N°6 VOYAGE AU BOUT DE LA NUIT
de Louis-Ferdinand Céline (1932)
Le numéro 6 était le nom du héros de la série Le Prisonnier. Vous vous souvenez ? Celui qui hurlait : « Je ne suis pas un numéro, je suis un homme libre ! » Ce dossard va donc très bien à Louis-Ferdinand Céline.
Le Voyage au bout de la nuit de Louis-Ferdinand Céline (1894-1961) est le roman le plus révolutionnaire du siècle, et la preuve en est qu'il n'a pas eu le Prix Goncourt en 1932. En l'apportant à Denoël, Céline lui avait pourtant prédit : « C'est le Goncourt dans un fauteuil et du pain pour un siècle entier de littérature. » Il se trompait sur le début de sa phrase, et sur la fin aussi car tout le monde sait que Céline n'était pas boulanger mais médecin.

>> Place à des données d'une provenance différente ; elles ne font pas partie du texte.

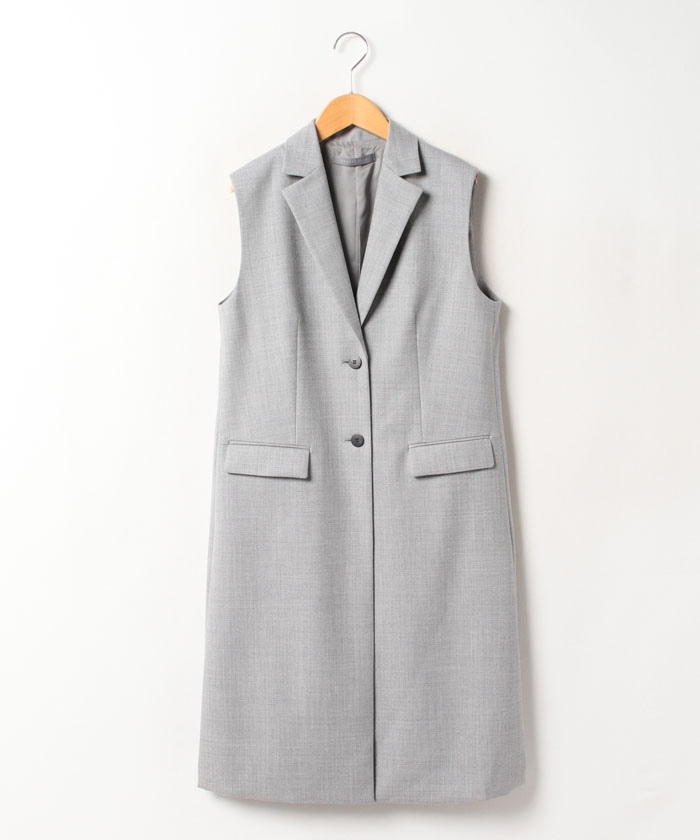 送料無料 非冷凍品同梱不可 Theory luxe 20ss リネンワンピース(ジレ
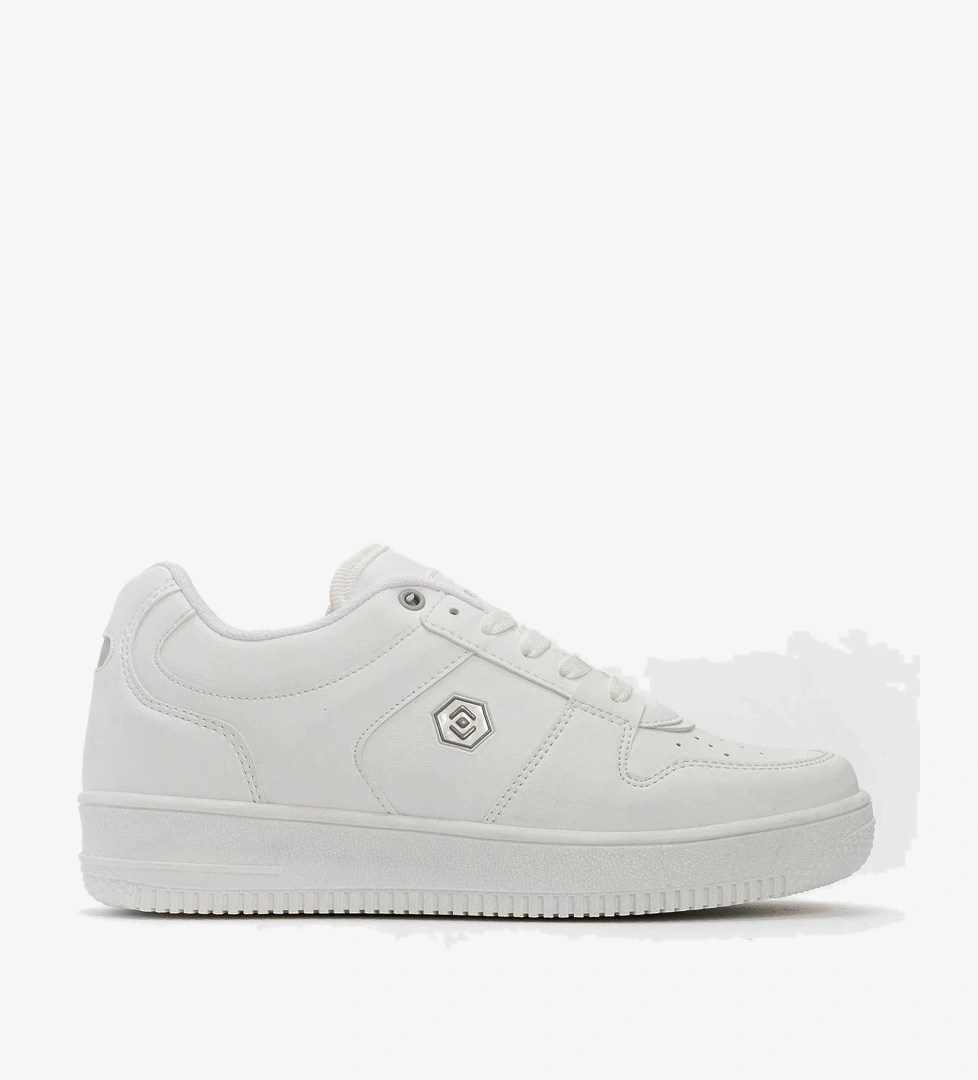 Bağcıklı Kadın Spor Ayakkabı BEYAZ BEYAZ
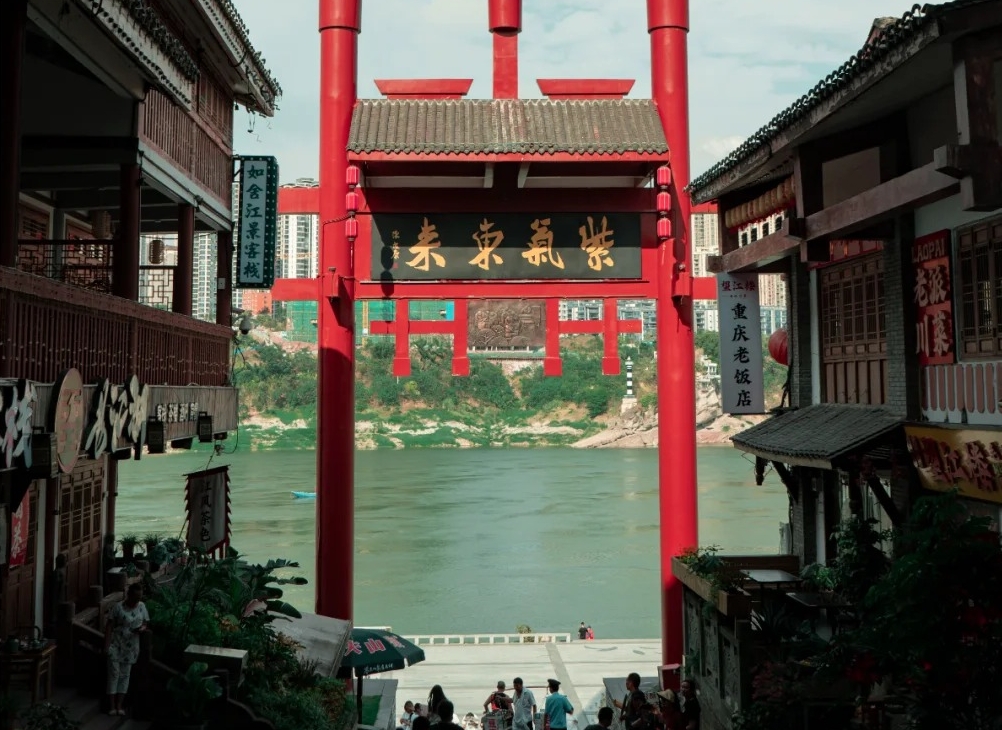 Ciqikou Ancient Town in Chongqing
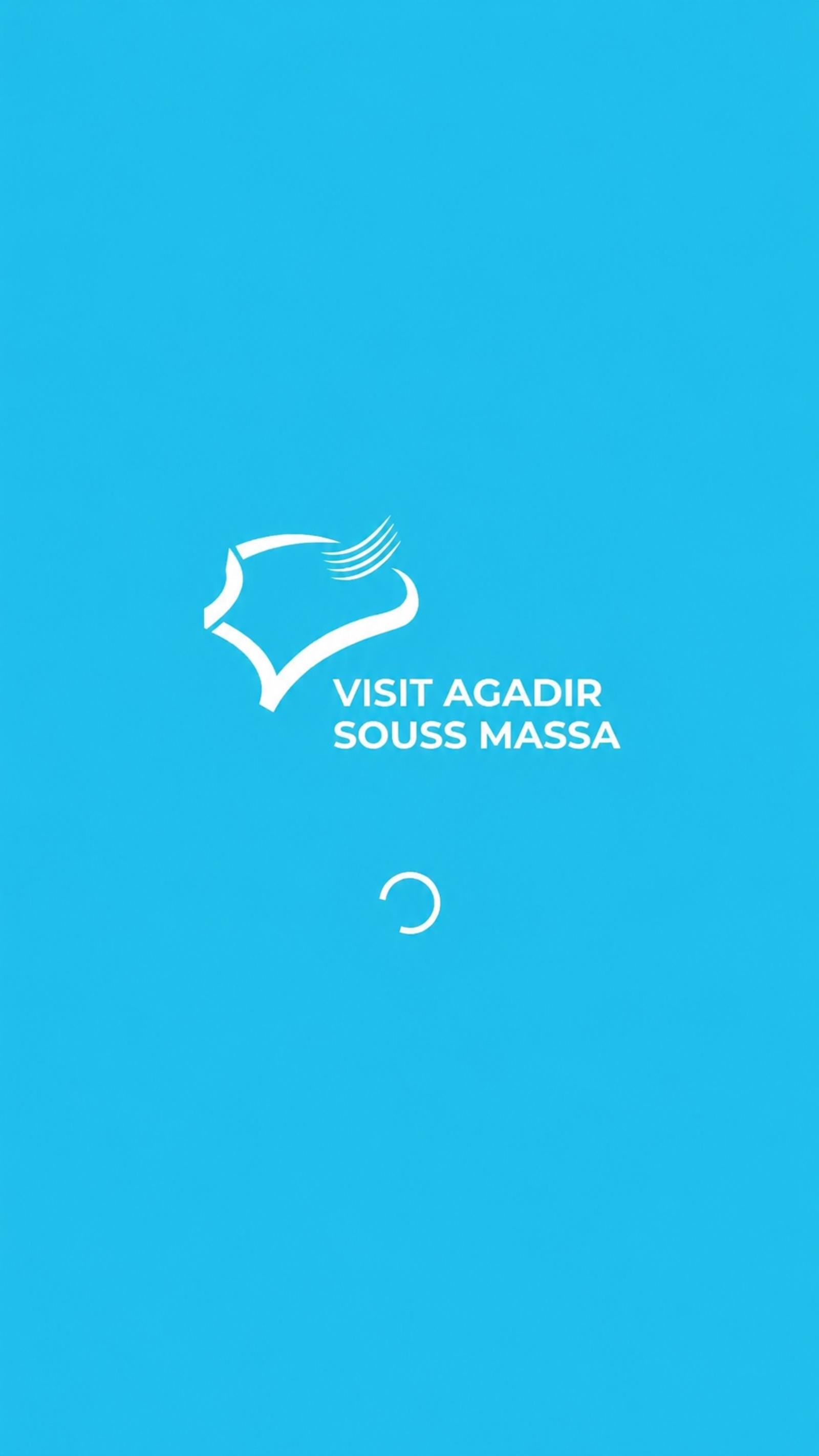 Écran de lancement · Visit Agadir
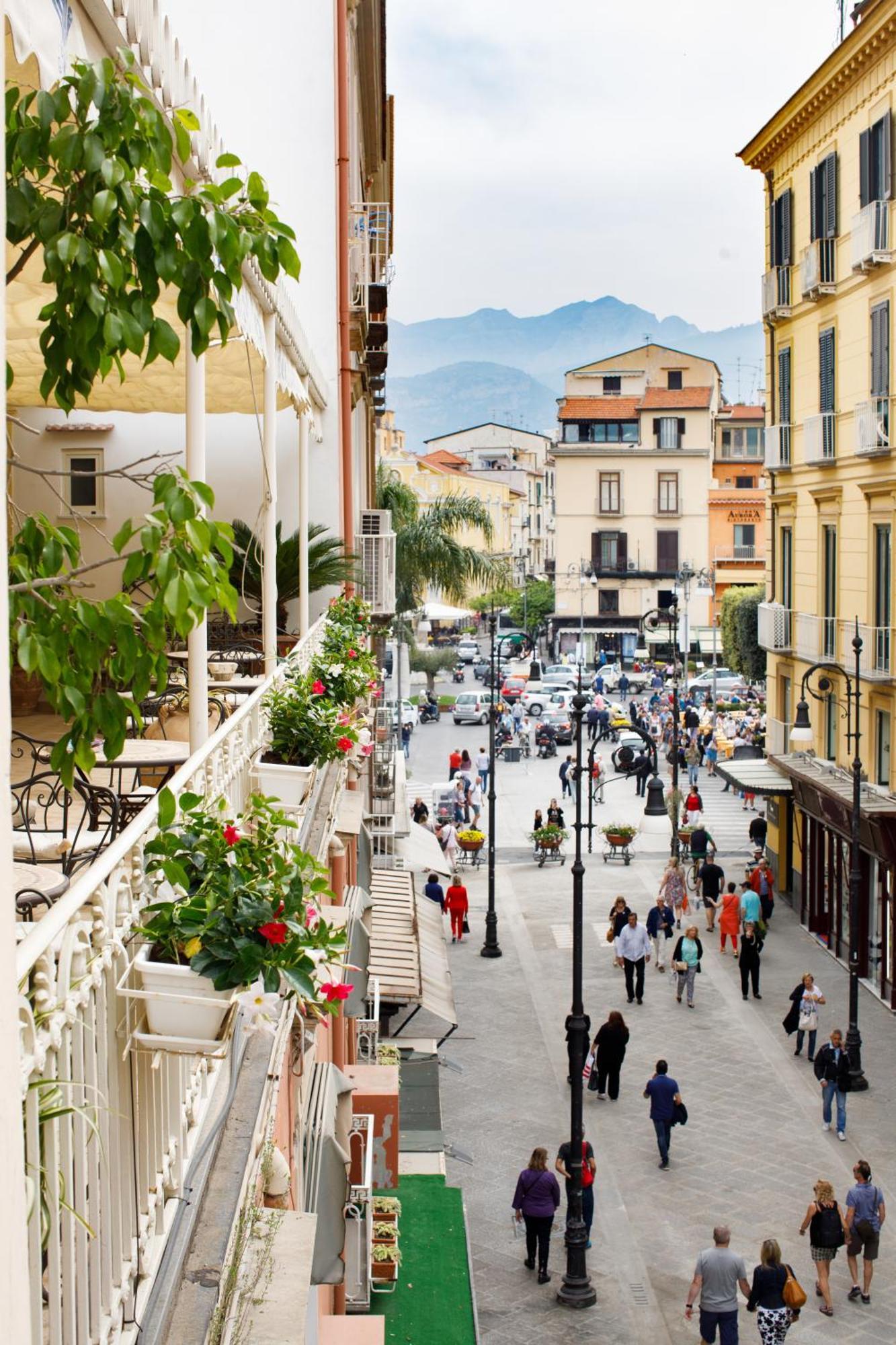Hotel Del Corso Σορέντο Εξωτερικό φωτογραφία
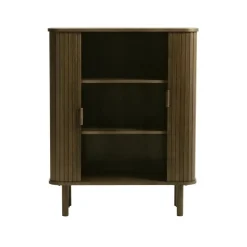 LykkeHome Wandkasten|Industriele Kasten|Toni Wandkast Bruin 90cm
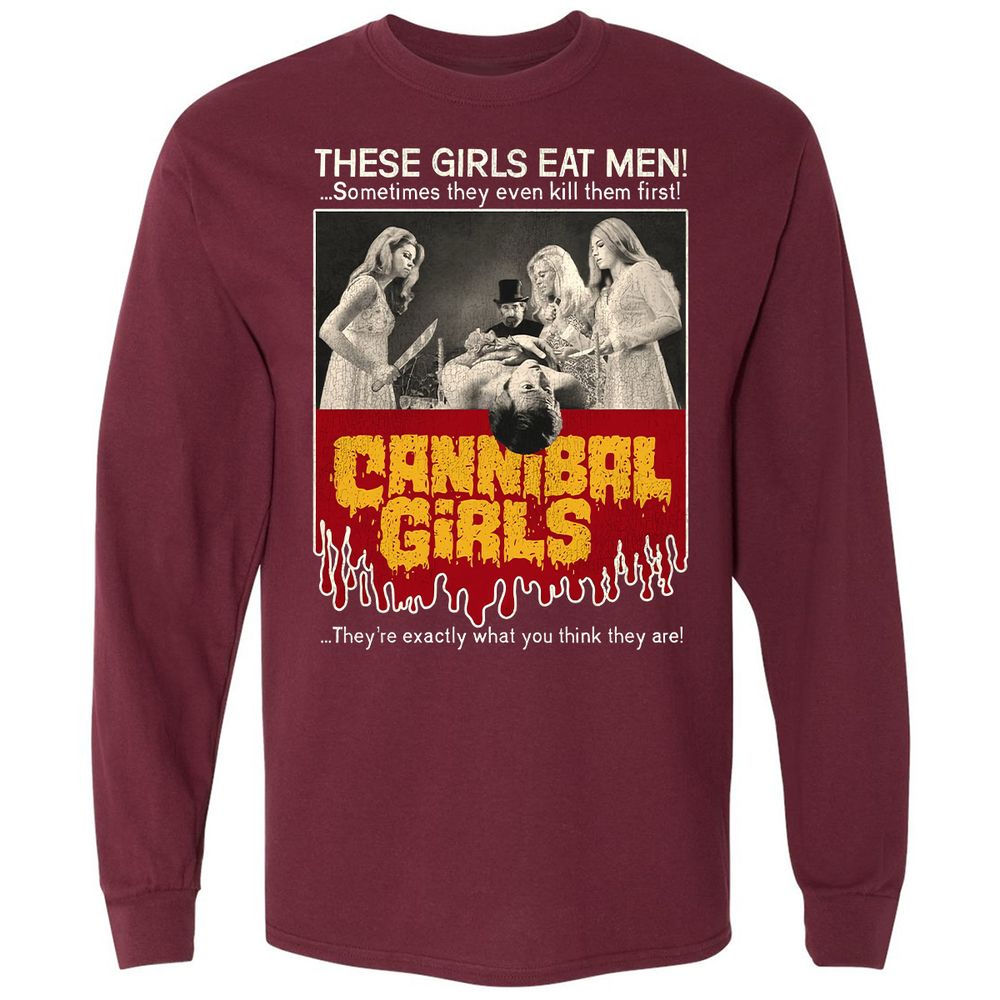 Eat men - Maroon - 11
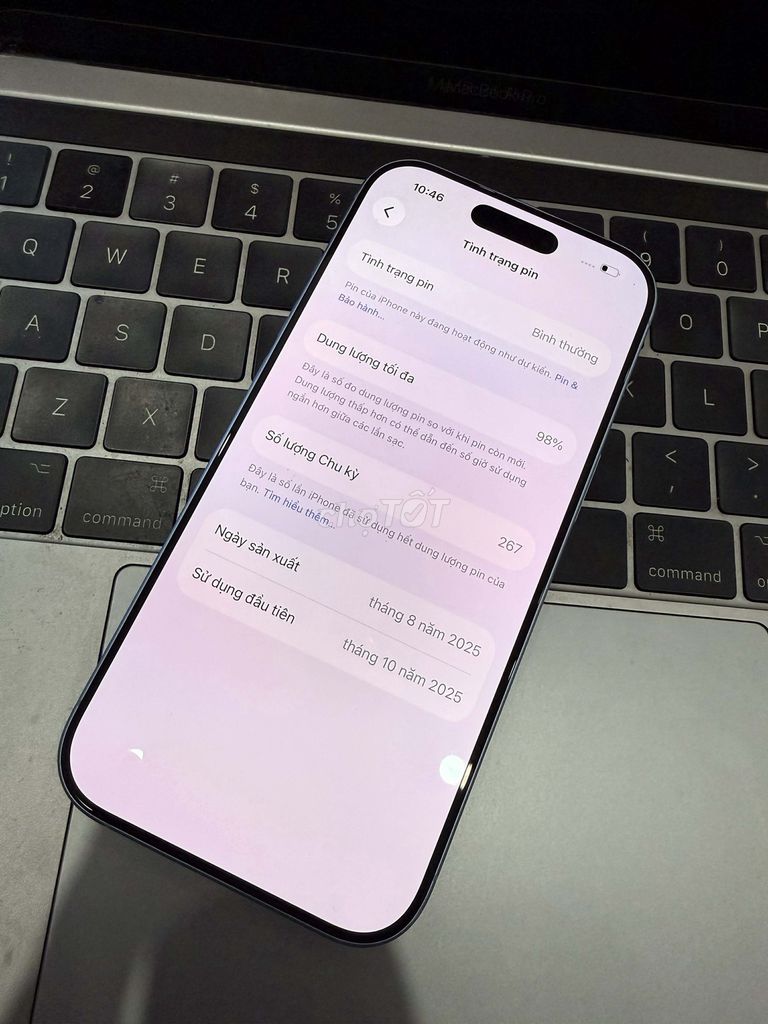 iPhone 17  256GB. Mua bán Điện thoại tại Quận Lê Chân Hải Phòng được đăng bởi Minh Minh hình 1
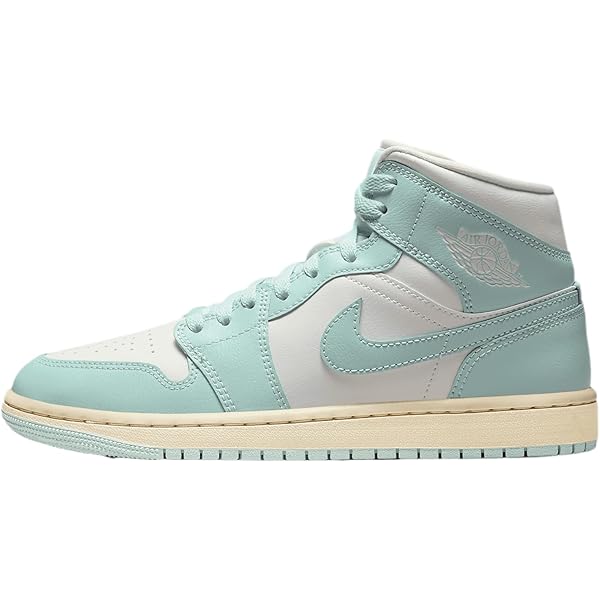 Amazon.com | Air Jordan 1 Mid Women's Shoes (BQ6472-132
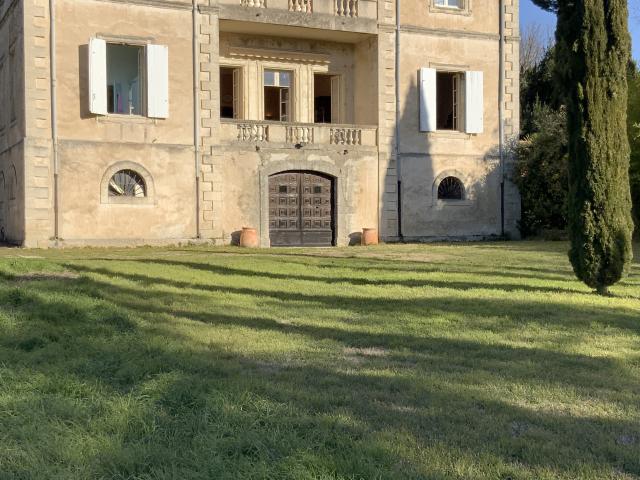 Appartement de 215 m2 dans un château avec parc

Certains livres sont inexplicables : ils paraissent sortis de nulle part et pourtant, quand on les lit, on se demande comment le monde a fait pour vivre sans eux. Le Voyage est de cette famille peu nombreuse : son évidence bouleverse la vie de tous ses lecteurs. Sa langue brute transforme à jamais votre façon de parler, d'écrire, de lire et de vivre. « La musique seule est un message direct au système nerveux. Le reste blabla. » Personne n'en sort indemne. J'envie ceux d'entre vous qui n'ont pas encore lu cette fresque furieuse de vermine et charogne : ils vont se faire dépuceler mentalement. Vous savez ce que je veux dire : au début ce n'est pas toujours agréable ; par la suite on y prend goût.
Héros en fuite, Ferdinand Bardamu, descendant d'Ulysse et ancêtre de la Beat Generation, traverse la guerre de 14, le Congo, New York, Detroit, Paris, Toulouse, devient médecin en banlieue parisienne, puis chef d'une clinique psychiatrique. D'une certaine façon, on pourrait dire que le Voyage au bout de la nuit est le premier roman de la mondialisation. Avec 50 ans d'avance, Céline décrit le rétrécissement de la planète, son uniformisation. Partout son anti-héros ne rencontre que des hommes morts ou sur le point de crever, comme Robinson à la fête des Batignolles. Partout une société qui ne sert qu'à tuer ou à rendre fou. Céline rédige le roman picaresque le plus sombre de l'Histoire : à côté, Don Quichotte est une promenade de santé. L'exploit de Céline c'est qu'en écrivant à l'encre noire sur fond noir on arrive quand même à le lire. « J'ai écrit pour les rendre illisibles », a-t-il dit plus tard. Les milliers de copieurs qui l'ont suivi, souvent de grand talent (Sartre, Camus, Henry Miller, Marcel Aymé, Antoine Blondin, Alphonse Boudard, San-Antonio, Charles Bukowski...) n'ont jamais réussi ne serait-ce qu'à approcher la clarté de sa noirceur, l'amoralité de son apocalypse, l'hystérie de son cauchemar, le dégoût de son épopée.
Comment le docteur Destouches, médecin de 38 ans officiant à Clichy, qui a pris pour pseudonyme le prénom de sa grand-mère, a-t-il pu engendrer pareille « symphonie littéraire émotive » avant d'écrire, 5 ans plus tard, Bagatelles pour un massacre (sinistre pamphlet dans lequel il aurait mieux fait de rajouter des points de suspension) ? En cherchant bien, on trouve malheureusement une cohérence : Bardamu, l'anarchiste, cherchait un coupable et Céline, l'antisémite, trouvera un bouc émissaire. Il s'est bien sûr ignoblement fourvoyé sur la cause de la misère humaine. Pourtant le constat du Voyage au bout de la nuit reste d’actualité : nous essayons de survivre sur une petite planète sans Dieu qui fabrique de la pauvreté, des guerres et des usines. « Une immense, universelle moquerie » (page 22). Et personne ne sait « le pourquoi qu'on est là » (page 255).
Roger Nimier a dit une chose très jolie sur Céline : « Le Diable et le bon Dieu se disputent très fort à son sujet. » Il me semble que cette engueulade n'est pas près de s'achever. Et maintenant éteignez la lumière, je veux errer dans la nuit... j'a i tout mon temps pour traverser l'obscure désolation... « et la ville entière, et le ciel et la campagne et nous, tout qu'il emmenait, la Seine aussi, tout, qu'on en parle plus ». (Il n'y a pas que Luchini qui sache lire!)